◆ WRITTEN EXERCISE
Put the records from the line with "From the image" to the line with "2320 millimetres" into a two-column CSV with the headers text and answer, one row per record. Each record's text and its answer each go in a single quoted field, with any line breaks replaced by spaces.

··········

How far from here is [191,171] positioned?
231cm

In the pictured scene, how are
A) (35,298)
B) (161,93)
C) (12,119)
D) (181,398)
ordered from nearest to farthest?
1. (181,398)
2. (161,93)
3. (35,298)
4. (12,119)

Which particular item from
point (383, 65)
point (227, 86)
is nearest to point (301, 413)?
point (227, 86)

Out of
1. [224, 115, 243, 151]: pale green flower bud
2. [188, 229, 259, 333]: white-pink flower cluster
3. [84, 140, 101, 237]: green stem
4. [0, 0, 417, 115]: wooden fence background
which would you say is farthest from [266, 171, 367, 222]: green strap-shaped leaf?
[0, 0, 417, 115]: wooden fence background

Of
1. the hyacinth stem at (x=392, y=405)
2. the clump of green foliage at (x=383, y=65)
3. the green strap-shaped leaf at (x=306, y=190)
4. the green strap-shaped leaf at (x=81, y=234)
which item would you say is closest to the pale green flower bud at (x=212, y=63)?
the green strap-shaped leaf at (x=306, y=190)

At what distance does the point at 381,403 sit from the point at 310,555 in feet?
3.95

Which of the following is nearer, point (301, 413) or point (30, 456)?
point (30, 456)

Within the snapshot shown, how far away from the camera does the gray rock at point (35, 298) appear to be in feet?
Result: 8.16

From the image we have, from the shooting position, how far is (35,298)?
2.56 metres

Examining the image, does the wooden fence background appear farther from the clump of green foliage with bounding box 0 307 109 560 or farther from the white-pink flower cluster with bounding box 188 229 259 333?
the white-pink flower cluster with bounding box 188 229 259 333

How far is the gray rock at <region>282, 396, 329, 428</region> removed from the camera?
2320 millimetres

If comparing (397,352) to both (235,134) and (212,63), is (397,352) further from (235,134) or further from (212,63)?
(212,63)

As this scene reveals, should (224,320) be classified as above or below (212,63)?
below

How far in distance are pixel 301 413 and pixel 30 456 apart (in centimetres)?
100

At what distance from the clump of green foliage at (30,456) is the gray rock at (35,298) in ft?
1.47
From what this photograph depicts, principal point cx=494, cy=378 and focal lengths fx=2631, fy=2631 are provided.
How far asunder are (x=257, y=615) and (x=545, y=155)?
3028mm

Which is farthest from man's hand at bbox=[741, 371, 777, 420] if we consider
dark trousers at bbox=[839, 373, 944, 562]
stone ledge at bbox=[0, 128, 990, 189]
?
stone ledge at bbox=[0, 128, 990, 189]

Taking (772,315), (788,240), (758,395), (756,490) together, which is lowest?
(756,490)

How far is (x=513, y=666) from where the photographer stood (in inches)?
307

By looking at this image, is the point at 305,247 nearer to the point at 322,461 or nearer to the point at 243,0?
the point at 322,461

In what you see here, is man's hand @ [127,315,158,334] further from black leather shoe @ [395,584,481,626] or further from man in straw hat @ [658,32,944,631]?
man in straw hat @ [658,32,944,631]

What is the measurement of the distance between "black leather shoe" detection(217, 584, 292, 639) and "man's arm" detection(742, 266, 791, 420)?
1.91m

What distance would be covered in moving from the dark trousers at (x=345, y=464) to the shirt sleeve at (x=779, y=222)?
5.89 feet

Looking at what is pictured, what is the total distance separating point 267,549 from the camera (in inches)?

··········

◆ CORRECT RESPONSE
text,answer
"From the image we have, from the shooting position, how far is (35,298)?","2.56 metres"
"Examining the image, does the wooden fence background appear farther from the clump of green foliage with bounding box 0 307 109 560 or farther from the white-pink flower cluster with bounding box 188 229 259 333?","the white-pink flower cluster with bounding box 188 229 259 333"
"How far is the gray rock at <region>282, 396, 329, 428</region> removed from the camera?","2320 millimetres"